Avrupa’dan diğer açıklamalar
Avrupa Birliği (AB) Dış İlişkiler ve Güvenlik Politikası Yüksek Temsilcisi Josep Borrell’in ofisinden yapılan yazılı açıklamada, “Çatışmaların derhal durdurulması ve Azerbaycan’ın mevcut askeri faaliyetlerine son vermesi çağrısında bulunuyoruz” ifadeleri kullanılırken taraflar diyaloğa dönmeye davet edildi.
AB Konseyi Başkanı Charles Michel de sosyal medyadaki açıklamasında, gerçek bir diyaloğun oluşması için Azerbaycan’ın askeri faaliyetlerinin derhal durdurulması gerektiğini savundu.
Almanya Dışişleri Bakanı Annalena Baerbock ise taraflar arasında AB liderliğinde yürütülen müzakereleri desteklediklerini belirterek, Bakü yönetimine müzakere masasına dönme çağrısı yaptı.
Ne olmuştu?
Güney Kafkasya’da yer alan bir bölge olan Dağlık Karabağ’ın nüfusunun büyük bir çoğunluğunu Ermeniler oluşturuyor.
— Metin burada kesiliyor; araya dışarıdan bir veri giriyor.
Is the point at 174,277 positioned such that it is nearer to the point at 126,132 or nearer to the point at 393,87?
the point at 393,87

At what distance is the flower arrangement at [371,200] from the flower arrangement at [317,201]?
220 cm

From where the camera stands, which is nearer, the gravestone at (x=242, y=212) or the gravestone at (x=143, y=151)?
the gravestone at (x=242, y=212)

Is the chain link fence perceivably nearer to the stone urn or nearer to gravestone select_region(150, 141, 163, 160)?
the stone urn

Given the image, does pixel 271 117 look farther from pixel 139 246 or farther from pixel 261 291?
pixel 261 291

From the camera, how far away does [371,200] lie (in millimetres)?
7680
Bölge 1923’te Azerbaycan Sovyet Sosyalist Cumhuriyeti’ne (ASSC) bağlı özerk bölge (Dağlık Karabağ Özerk Bölgesi, NKAO) statüsüne kavuştu.
1988’de Dağlık Karabağ’da Ermenistan ile yeniden birleşme hareketi başladı. 2 Eylül 1991’de Karabağ’ın Azerbaycan’dan bağımsızlığı ilan edildi ve adı Dağlık Karabağ Cumhuriyeti olarak değişti.
Azerbaycan, 1992’den 1994’e kadar bağımsızlığını ilan eden cumhuriyetin kontrolünü ele geçirmeye çalıştı, kapsamlı askeri operasyonlar sırasında 30 bine yakın insan hayatını kaybetti.
1994’te taraflar ateşkes anlaşması yaptı, ancak cumhuriyetin statüsü bir türlü belirlenmedi. 2020’nin eylül ayının sonlarında Dağlık Karabağ’da çatışmalar yeniden başladı. 9 Kasım gecesi Azerbaycan ve Ermenistan, Moskova’nın desteğiyle silahların susması, tarafların işgal edilen mevzilerde kalması, esirlerin ve cesetlerinin takas edilmesi konusunda anlaşmaya vardı. Laçin Koridoru’nu da kapsayan bölgede Rus barış gücü birliği konuşlandırıldı.
Geçtiğimiz yıl Erivan ve Bakü, Rusya, ABD ve Avrupa Birliği’nin (AB) arabuluculuğuyla geleceğe dönük barış anlaşmasını görüşmeye başladı. Geçtiğimiz mayıs ayı sonunda Ermenistan Başbakanı Nikol Paşinyan, Erivan’ın Sovyet sınırları içerisinde, yani Karabağ ile birlikte Azerbaycan’ın egemenliğini tanımaya hazır olduğunu açıkladı.
Eylül ayında Rusya Devlet Başkanı Vladimir Putin, Ermenistan yönetiminin Azerbaycan’ın Karabağ üzerindeki egemenliğini esasen tanıdığına dikkat çekti. Azerbaycan lideri İlham Aliyev, Erivan’ın tutumunu değiştirmemesi halinde Azerbaycan ve Ermenistan’ın yılsonuna kadar barış anlaşması imzalayabileceğini duyurdu.